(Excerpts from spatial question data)
^^^^^^^^
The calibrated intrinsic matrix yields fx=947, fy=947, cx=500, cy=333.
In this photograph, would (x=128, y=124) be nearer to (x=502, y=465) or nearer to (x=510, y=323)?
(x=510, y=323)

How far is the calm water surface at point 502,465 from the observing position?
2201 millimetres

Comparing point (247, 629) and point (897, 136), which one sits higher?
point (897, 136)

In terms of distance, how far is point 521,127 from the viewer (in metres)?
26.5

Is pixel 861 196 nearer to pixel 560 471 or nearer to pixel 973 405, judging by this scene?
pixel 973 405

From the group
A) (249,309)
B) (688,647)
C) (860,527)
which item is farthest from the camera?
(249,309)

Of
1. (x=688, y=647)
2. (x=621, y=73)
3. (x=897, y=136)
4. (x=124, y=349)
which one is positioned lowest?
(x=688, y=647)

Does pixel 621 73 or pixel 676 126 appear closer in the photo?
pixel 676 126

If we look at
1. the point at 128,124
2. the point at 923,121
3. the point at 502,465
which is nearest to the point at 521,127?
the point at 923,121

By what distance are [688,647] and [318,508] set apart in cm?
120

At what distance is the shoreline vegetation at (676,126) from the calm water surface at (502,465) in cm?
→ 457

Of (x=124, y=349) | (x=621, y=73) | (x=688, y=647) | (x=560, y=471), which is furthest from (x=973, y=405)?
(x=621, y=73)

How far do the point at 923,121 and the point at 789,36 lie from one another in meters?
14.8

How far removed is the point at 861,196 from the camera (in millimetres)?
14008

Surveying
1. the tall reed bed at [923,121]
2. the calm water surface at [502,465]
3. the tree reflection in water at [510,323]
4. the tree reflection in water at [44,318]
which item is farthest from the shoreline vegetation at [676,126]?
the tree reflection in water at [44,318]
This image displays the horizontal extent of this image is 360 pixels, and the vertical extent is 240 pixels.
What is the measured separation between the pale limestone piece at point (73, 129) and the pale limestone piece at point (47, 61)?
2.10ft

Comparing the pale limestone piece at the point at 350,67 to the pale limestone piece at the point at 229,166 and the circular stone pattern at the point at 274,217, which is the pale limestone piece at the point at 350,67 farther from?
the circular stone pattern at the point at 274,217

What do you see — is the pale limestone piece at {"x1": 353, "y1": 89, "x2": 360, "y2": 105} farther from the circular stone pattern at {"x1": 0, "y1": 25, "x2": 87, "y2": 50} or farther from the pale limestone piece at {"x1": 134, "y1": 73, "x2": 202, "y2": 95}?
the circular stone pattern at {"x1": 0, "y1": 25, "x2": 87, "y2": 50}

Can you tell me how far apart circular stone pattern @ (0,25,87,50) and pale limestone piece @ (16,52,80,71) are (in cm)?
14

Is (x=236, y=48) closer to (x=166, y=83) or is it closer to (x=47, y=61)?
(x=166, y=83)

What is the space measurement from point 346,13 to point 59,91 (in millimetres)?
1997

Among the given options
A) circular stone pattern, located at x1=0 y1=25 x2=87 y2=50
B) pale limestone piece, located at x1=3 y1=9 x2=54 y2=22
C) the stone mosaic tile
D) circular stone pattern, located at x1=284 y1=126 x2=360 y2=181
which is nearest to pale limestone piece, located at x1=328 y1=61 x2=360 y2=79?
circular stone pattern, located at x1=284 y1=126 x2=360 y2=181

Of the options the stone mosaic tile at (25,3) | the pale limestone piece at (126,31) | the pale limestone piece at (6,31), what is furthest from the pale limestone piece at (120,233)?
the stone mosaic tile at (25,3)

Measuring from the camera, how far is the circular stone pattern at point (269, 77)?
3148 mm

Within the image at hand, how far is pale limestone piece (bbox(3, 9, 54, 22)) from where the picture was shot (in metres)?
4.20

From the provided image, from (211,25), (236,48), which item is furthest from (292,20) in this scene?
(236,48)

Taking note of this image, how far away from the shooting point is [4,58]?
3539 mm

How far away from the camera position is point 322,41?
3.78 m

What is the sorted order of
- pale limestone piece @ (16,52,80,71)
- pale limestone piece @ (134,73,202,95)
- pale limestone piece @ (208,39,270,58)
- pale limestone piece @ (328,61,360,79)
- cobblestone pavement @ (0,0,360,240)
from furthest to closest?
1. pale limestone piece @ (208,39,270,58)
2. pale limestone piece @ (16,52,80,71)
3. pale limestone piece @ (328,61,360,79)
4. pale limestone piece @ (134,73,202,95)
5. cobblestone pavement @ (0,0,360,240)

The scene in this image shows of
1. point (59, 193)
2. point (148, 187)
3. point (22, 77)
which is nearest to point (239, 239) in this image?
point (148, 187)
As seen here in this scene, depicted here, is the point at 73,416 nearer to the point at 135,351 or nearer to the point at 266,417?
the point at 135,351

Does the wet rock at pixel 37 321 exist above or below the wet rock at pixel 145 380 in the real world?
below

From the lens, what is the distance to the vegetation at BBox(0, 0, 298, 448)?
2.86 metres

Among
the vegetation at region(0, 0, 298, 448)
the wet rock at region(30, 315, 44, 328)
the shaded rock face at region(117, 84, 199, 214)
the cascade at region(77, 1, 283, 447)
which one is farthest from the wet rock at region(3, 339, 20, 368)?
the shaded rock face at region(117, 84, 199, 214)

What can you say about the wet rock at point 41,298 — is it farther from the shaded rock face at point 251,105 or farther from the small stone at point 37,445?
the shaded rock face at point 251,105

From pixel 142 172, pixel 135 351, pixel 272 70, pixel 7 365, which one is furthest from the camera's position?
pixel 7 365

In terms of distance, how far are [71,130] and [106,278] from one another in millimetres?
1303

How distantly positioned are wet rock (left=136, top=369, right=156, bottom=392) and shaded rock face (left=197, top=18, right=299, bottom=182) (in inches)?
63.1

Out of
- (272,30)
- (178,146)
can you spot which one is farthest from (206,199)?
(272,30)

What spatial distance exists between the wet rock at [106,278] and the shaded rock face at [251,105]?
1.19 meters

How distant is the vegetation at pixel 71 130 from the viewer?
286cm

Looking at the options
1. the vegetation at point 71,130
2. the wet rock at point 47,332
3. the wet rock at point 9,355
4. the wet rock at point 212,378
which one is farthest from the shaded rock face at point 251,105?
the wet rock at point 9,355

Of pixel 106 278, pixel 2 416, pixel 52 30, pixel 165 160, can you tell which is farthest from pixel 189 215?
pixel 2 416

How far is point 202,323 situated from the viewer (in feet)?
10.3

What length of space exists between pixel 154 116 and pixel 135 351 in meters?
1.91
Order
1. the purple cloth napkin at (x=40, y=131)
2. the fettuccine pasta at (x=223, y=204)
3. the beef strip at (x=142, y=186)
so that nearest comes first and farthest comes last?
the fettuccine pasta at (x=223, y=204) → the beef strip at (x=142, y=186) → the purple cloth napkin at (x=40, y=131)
^^^^^^^^
▶ _Given exercise_: Output every item above word for word, leaving nothing out and changing nothing.

▶ _Final result_:
The calibrated intrinsic matrix yields fx=947, fy=947, cx=500, cy=333.
In this photograph, would (x=128, y=124) be nearer to (x=502, y=465) or nearer to (x=510, y=323)?
(x=510, y=323)

How far is the calm water surface at point 502,465 from the observing position?
2201 millimetres

Comparing point (247, 629) and point (897, 136), which one sits higher?
point (897, 136)

In terms of distance, how far is point 521,127 from the viewer (in metres)?
26.5

Is pixel 861 196 nearer to pixel 560 471 or nearer to pixel 973 405, judging by this scene?
pixel 973 405

From the group
A) (249,309)
B) (688,647)
C) (860,527)
which item is farthest from the camera?
(249,309)

Of
1. (x=688, y=647)
2. (x=621, y=73)
3. (x=897, y=136)
4. (x=124, y=349)
which one is positioned lowest?
(x=688, y=647)

Does pixel 621 73 or pixel 676 126 appear closer in the photo?
pixel 676 126

If we look at
1. the point at 128,124
2. the point at 923,121
3. the point at 502,465
which is nearest to the point at 521,127?
the point at 923,121

By what distance are [688,647] and [318,508] set apart in cm?
120

At what distance is the shoreline vegetation at (676,126) from the calm water surface at (502,465) in cm?
→ 457

Of (x=124, y=349) | (x=621, y=73) | (x=688, y=647) | (x=560, y=471), which is furthest from (x=973, y=405)?
(x=621, y=73)

How far do the point at 923,121 and the point at 789,36 lie from one another in meters?
14.8

How far removed is the point at 861,196 from the camera (in millimetres)?
14008

Surveying
1. the tall reed bed at [923,121]
2. the calm water surface at [502,465]
3. the tree reflection in water at [510,323]
4. the tree reflection in water at [44,318]
which item is farthest from the shoreline vegetation at [676,126]?
the tree reflection in water at [44,318]
This image displays the horizontal extent of this image is 360 pixels, and the vertical extent is 240 pixels.
What is the measured separation between the pale limestone piece at point (73, 129) and the pale limestone piece at point (47, 61)?
2.10ft

Comparing the pale limestone piece at the point at 350,67 to the pale limestone piece at the point at 229,166 and the circular stone pattern at the point at 274,217, which is the pale limestone piece at the point at 350,67 farther from?
the circular stone pattern at the point at 274,217

What do you see — is the pale limestone piece at {"x1": 353, "y1": 89, "x2": 360, "y2": 105} farther from the circular stone pattern at {"x1": 0, "y1": 25, "x2": 87, "y2": 50} or farther from the pale limestone piece at {"x1": 134, "y1": 73, "x2": 202, "y2": 95}?
the circular stone pattern at {"x1": 0, "y1": 25, "x2": 87, "y2": 50}

Can you tell me how far apart circular stone pattern @ (0,25,87,50) and pale limestone piece @ (16,52,80,71) are (in cm)?
14

Is (x=236, y=48) closer to (x=166, y=83) or is it closer to (x=47, y=61)?
(x=166, y=83)

What is the space measurement from point 346,13 to point 59,91 (in millimetres)?
1997

Among the given options
A) circular stone pattern, located at x1=0 y1=25 x2=87 y2=50
B) pale limestone piece, located at x1=3 y1=9 x2=54 y2=22
C) the stone mosaic tile
D) circular stone pattern, located at x1=284 y1=126 x2=360 y2=181
which is nearest to pale limestone piece, located at x1=328 y1=61 x2=360 y2=79?
circular stone pattern, located at x1=284 y1=126 x2=360 y2=181

Of the options the stone mosaic tile at (25,3) | the pale limestone piece at (126,31) | the pale limestone piece at (6,31), what is furthest from the pale limestone piece at (120,233)?
the stone mosaic tile at (25,3)

Measuring from the camera, how far is the circular stone pattern at point (269, 77)?
3148 mm

Within the image at hand, how far is pale limestone piece (bbox(3, 9, 54, 22)) from where the picture was shot (in metres)?
4.20

From the provided image, from (211,25), (236,48), which item is furthest from (292,20) in this scene?
(236,48)

Taking note of this image, how far away from the shooting point is [4,58]?
3539 mm

How far away from the camera position is point 322,41?
3.78 m

What is the sorted order of
- pale limestone piece @ (16,52,80,71)
- pale limestone piece @ (134,73,202,95)
- pale limestone piece @ (208,39,270,58)
- pale limestone piece @ (328,61,360,79)
- cobblestone pavement @ (0,0,360,240)
from furthest to closest?
1. pale limestone piece @ (208,39,270,58)
2. pale limestone piece @ (16,52,80,71)
3. pale limestone piece @ (328,61,360,79)
4. pale limestone piece @ (134,73,202,95)
5. cobblestone pavement @ (0,0,360,240)

The scene in this image shows of
1. point (59, 193)
2. point (148, 187)
3. point (22, 77)
which is nearest to point (239, 239) in this image?
point (148, 187)
As seen here in this scene, depicted here, is the point at 73,416 nearer to the point at 135,351 or nearer to the point at 266,417?
the point at 135,351

Does the wet rock at pixel 37 321 exist above or below the wet rock at pixel 145 380 in the real world?
below

From the lens, what is the distance to the vegetation at BBox(0, 0, 298, 448)?
2.86 metres

Among
the vegetation at region(0, 0, 298, 448)
the wet rock at region(30, 315, 44, 328)
the shaded rock face at region(117, 84, 199, 214)
the cascade at region(77, 1, 283, 447)
which one is farthest from the wet rock at region(3, 339, 20, 368)?
the shaded rock face at region(117, 84, 199, 214)

What can you say about the wet rock at point 41,298 — is it farther from the shaded rock face at point 251,105 or farther from the small stone at point 37,445?
the shaded rock face at point 251,105

From pixel 142 172, pixel 135 351, pixel 272 70, pixel 7 365, which one is furthest from the camera's position?
pixel 7 365

In terms of distance, how far are [71,130] and [106,278] from one another in millimetres?
1303

How distantly positioned are wet rock (left=136, top=369, right=156, bottom=392) and shaded rock face (left=197, top=18, right=299, bottom=182) (in inches)?
63.1

Out of
- (272,30)
- (178,146)
can you spot which one is farthest from (206,199)?
(272,30)

What spatial distance exists between the wet rock at [106,278] and the shaded rock face at [251,105]?
1.19 meters

How distant is the vegetation at pixel 71 130 from the viewer?
286cm

Looking at the options
1. the vegetation at point 71,130
2. the wet rock at point 47,332
3. the wet rock at point 9,355
4. the wet rock at point 212,378
which one is farthest from the shaded rock face at point 251,105?
the wet rock at point 9,355

Of pixel 106 278, pixel 2 416, pixel 52 30, pixel 165 160, can you tell which is farthest from pixel 189 215?
pixel 2 416

How far is point 202,323 situated from the viewer (in feet)?
10.3

What length of space exists between pixel 154 116 and pixel 135 351 in meters?
1.91
Order
1. the purple cloth napkin at (x=40, y=131)
2. the fettuccine pasta at (x=223, y=204)
3. the beef strip at (x=142, y=186)
so that nearest comes first and farthest comes last?
the fettuccine pasta at (x=223, y=204) → the beef strip at (x=142, y=186) → the purple cloth napkin at (x=40, y=131)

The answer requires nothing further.